Saved entries:
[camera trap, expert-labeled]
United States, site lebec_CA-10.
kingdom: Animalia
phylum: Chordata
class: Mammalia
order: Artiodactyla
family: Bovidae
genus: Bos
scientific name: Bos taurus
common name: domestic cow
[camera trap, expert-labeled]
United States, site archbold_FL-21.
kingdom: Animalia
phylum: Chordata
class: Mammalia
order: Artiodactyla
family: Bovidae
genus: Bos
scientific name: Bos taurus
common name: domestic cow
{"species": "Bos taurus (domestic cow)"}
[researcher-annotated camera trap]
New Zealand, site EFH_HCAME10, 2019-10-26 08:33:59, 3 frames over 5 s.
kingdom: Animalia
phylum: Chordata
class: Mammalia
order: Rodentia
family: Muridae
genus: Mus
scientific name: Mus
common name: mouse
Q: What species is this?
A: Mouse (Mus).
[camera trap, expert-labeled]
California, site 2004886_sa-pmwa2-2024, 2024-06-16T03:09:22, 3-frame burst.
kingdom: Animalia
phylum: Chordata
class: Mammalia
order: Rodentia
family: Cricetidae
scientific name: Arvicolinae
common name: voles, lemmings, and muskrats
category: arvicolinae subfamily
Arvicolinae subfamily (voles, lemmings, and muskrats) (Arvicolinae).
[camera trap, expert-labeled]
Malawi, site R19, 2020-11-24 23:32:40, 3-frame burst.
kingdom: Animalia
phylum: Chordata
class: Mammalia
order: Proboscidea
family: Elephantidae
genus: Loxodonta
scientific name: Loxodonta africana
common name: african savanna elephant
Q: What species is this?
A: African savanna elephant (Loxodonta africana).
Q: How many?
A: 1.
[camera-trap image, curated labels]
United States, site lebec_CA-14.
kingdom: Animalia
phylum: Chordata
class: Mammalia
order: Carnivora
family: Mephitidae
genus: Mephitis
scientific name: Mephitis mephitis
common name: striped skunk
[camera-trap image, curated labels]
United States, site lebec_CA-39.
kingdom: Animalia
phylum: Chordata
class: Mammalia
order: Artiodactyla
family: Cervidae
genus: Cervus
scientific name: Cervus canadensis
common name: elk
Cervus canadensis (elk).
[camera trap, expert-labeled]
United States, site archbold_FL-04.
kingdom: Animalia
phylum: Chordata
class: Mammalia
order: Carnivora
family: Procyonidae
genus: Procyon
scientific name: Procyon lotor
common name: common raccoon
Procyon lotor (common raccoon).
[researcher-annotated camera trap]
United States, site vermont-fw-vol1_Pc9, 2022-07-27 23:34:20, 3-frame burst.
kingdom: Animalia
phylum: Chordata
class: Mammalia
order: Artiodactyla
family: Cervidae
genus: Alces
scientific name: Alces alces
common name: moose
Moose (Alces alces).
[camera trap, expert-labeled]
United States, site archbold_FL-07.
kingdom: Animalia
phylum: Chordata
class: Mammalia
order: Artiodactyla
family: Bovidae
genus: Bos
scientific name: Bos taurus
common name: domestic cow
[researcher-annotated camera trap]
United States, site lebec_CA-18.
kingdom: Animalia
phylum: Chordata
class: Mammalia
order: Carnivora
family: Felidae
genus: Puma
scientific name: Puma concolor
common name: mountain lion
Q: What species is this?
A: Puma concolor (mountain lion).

What is required:
Return the records in full. Omit nothing.

Reply:
[camera trap, expert-labeled]
United States, site lebec_CA-10.
kingdom: Animalia
phylum: Chordata
class: Mammalia
order: Artiodactyla
family: Bovidae
genus: Bos
scientific name: Bos taurus
common name: domestic cow
[camera trap, expert-labeled]
United States, site archbold_FL-21.
kingdom: Animalia
phylum: Chordata
class: Mammalia
order: Artiodactyla
family: Bovidae
genus: Bos
scientific name: Bos taurus
common name: domestic cow
{"species": "Bos taurus (domestic cow)"}
[researcher-annotated camera trap]
New Zealand, site EFH_HCAME10, 2019-10-26 08:33:59, 3 frames over 5 s.
kingdom: Animalia
phylum: Chordata
class: Mammalia
order: Rodentia
family: Muridae
genus: Mus
scientific name: Mus
common name: mouse
Q: What species is this?
A: Mouse (Mus).
[camera trap, expert-labeled]
California, site 2004886_sa-pmwa2-2024, 2024-06-16T03:09:22, 3-frame burst.
kingdom: Animalia
phylum: Chordata
class: Mammalia
order: Rodentia
family: Cricetidae
scientific name: Arvicolinae
common name: voles, lemmings, and muskrats
category: arvicolinae subfamily
Arvicolinae subfamily (voles, lemmings, and muskrats) (Arvicolinae).
[camera trap, expert-labeled]
Malawi, site R19, 2020-11-24 23:32:40, 3-frame burst.
kingdom: Animalia
phylum: Chordata
class: Mammalia
order: Proboscidea
family: Elephantidae
genus: Loxodonta
scientific name: Loxodonta africana
common name: african savanna elephant
Q: What species is this?
A: African savanna elephant (Loxodonta africana).
Q: How many?
A: 1.
[camera-trap image, curated labels]
United States, site lebec_CA-14.
kingdom: Animalia
phylum: Chordata
class: Mammalia
order: Carnivora
family: Mephitidae
genus: Mephitis
scientific name: Mephitis mephitis
common name: striped skunk
[camera-trap image, curated labels]
United States, site lebec_CA-39.
kingdom: Animalia
phylum: Chordata
class: Mammalia
order: Artiodactyla
family: Cervidae
genus: Cervus
scientific name: Cervus canadensis
common name: elk
Cervus canadensis (elk).
[camera trap, expert-labeled]
United States, site archbold_FL-04.
kingdom: Animalia
phylum: Chordata
class: Mammalia
order: Carnivora
family: Procyonidae
genus: Procyon
scientific name: Procyon lotor
common name: common raccoon
Procyon lotor (common raccoon).
[researcher-annotated camera trap]
United States, site vermont-fw-vol1_Pc9, 2022-07-27 23:34:20, 3-frame burst.
kingdom: Animalia
phylum: Chordata
class: Mammalia
order: Artiodactyla
family: Cervidae
genus: Alces
scientific name: Alces alces
common name: moose
Moose (Alces alces).
[camera trap, expert-labeled]
United States, site archbold_FL-07.
kingdom: Animalia
phylum: Chordata
class: Mammalia
order: Artiodactyla
family: Bovidae
genus: Bos
scientific name: Bos taurus
common name: domestic cow
[researcher-annotated camera trap]
United States, site lebec_CA-18.
kingdom: Animalia
phylum: Chordata
class: Mammalia
order: Carnivora
family: Felidae
genus: Puma
scientific name: Puma concolor
common name: mountain lion
Q: What species is this?
A: Puma concolor (mountain lion).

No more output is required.